Memory Management and Performance Techniques
In this article, we will give preliminary information about Memory Management and performance enhancing methods for dynamic memory usage. Although the coding examples throughout the article are exemplified with C / C +++ language, there are often equivalents in other languages. The main topic we want to explain is actually a standard issue about CPU, RAM and Operating Systems, regardless of languages.
This subject actually covers the whole of the operations in which the processing of data in the basic functioning of the software comes to life. Memory management covers all the work done for the realisation of more complex data representations, starting from the simplest variable definitions.
In terms of memory management, we are currently performing the most basic memory management functions in terms of memory allocation and re-release with our variable definitions and uses that we use while coding.
These operations are provided as basic operations regardless of the software language. In short, we do not bother with the memory allocation, length and deletion of the variable we have opened in memory when it is finished. However, dynamic memory allocations may be required for more specialised data structures or very unique data representations according to the subject we are processing.
With the use of dynamic memory, we can make the memory allocations we need except for the variables we use. The allocated memory region, which we call buffer, is a byte array with a certain address and length.
The use of Dynamic Memory is the management of a 3-stage process. These consist of the most basic operations such as allocating, using and releasing when finished.
A data is represented in memory at a specific address and of a specific length. You can allocate 1 byte of dynamic space, or you can allocate 10 MB of memory.
A written application is loaded into a memory region and executed while running, regardless of the operating system. The application, called a process, actually consists of separate sections called segments.
These segments are known as Code Segment, Data Segment, Stack Segment, Extra Segment. When an application (Process) is loaded into memory, memory allocation is made and each segment data is loaded into the relevant allocated segment . Of course, data is not loaded for each segment. Because some segments are partially loaded or used more at runtime. For example, Code Segment contains machine codes and is loaded into memory at the first memory load of the process. Whereas the Stack Segment starts to be used when the machine codes of the process are executed by the CPU.
When developing software, our variable usage usually works by making allocations from the areas we call Data Segment and Stack Segment in the process. Data segment is also called Heap in this sense. And it is usually used to make global variable values and dynamic allocations. Function parameters (formal variables) are allocated according to function calls and are released when the function is exited. Stack Segment is used for these variables. Stack segment works with the LIFO method.
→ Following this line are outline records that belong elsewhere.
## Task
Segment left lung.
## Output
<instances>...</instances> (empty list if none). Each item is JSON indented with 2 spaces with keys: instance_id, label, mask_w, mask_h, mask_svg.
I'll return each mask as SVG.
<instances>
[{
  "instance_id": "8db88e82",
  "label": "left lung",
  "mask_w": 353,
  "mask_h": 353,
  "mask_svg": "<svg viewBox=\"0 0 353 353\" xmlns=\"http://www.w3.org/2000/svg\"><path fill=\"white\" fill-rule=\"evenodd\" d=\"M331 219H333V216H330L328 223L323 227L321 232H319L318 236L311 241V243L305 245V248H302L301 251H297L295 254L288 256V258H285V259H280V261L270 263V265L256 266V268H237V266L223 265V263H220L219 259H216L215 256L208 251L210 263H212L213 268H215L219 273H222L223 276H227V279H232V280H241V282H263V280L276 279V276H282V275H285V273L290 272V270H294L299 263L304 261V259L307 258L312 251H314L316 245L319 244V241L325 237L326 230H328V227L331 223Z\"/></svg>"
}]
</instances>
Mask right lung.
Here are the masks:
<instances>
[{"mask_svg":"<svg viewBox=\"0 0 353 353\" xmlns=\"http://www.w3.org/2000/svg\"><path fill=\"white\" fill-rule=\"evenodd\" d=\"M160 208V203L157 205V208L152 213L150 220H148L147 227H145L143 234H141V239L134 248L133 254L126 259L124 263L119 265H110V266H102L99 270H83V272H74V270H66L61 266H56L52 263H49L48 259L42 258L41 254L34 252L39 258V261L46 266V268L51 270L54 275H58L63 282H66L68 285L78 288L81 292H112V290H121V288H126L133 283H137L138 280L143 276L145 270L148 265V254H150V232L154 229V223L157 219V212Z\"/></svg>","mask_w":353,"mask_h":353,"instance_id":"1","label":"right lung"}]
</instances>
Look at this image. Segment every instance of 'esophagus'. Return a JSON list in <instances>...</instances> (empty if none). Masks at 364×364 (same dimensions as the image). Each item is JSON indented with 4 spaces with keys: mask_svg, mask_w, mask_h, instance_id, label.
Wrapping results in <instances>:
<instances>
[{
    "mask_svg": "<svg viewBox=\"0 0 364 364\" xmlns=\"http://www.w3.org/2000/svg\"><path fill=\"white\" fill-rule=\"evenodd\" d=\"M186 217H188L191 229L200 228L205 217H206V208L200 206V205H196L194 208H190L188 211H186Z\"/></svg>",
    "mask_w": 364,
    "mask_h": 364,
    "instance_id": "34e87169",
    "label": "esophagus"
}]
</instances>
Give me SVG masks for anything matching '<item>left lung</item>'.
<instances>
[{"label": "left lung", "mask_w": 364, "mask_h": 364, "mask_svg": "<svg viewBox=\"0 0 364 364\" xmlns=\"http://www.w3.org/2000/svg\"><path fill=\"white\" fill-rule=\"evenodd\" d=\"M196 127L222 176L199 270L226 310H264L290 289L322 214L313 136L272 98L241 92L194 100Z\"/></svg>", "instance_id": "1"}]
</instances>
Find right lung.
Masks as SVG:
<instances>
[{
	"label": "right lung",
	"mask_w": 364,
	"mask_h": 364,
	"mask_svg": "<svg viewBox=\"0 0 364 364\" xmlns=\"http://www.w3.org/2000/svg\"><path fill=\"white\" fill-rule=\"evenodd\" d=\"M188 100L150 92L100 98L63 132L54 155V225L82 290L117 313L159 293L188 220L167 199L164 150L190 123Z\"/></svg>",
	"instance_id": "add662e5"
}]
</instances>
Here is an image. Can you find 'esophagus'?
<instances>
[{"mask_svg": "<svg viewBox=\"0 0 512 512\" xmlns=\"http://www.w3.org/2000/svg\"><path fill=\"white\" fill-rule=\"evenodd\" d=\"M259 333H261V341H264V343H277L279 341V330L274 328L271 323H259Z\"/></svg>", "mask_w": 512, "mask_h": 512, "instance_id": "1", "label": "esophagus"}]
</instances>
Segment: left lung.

Stack Segment is determined when the software is loaded into memory and its size can be adjusted. According to the invocation of the functions, the first stack segment is advanced as far as the relevant variables in the segment, and when it needs to be deleted, it is moved backwards. Its position changes like an invisible cursor in the segment. Software developers do not take any action for the management of the Stack Segment. This place is used thanks to machine codes such as PUSH, POP, which are found in the Code Segment and run.
We said that a process has segments within itself. Today, Operating Systems can run many applications at the same time with Multi process capabilities.
Can a process read the data of another process or access and write the relevant internal segments? Theoretically, we can say it is possible. But in general use, they are blocked by the CPU level access barrier, which we call Protected Mode. For dynamic memory usage, in fact, the software developer is left with the part we call External Memory, which is outside the use of the Data Segment and all other processes. Software developers can use this place with dynamic allocations.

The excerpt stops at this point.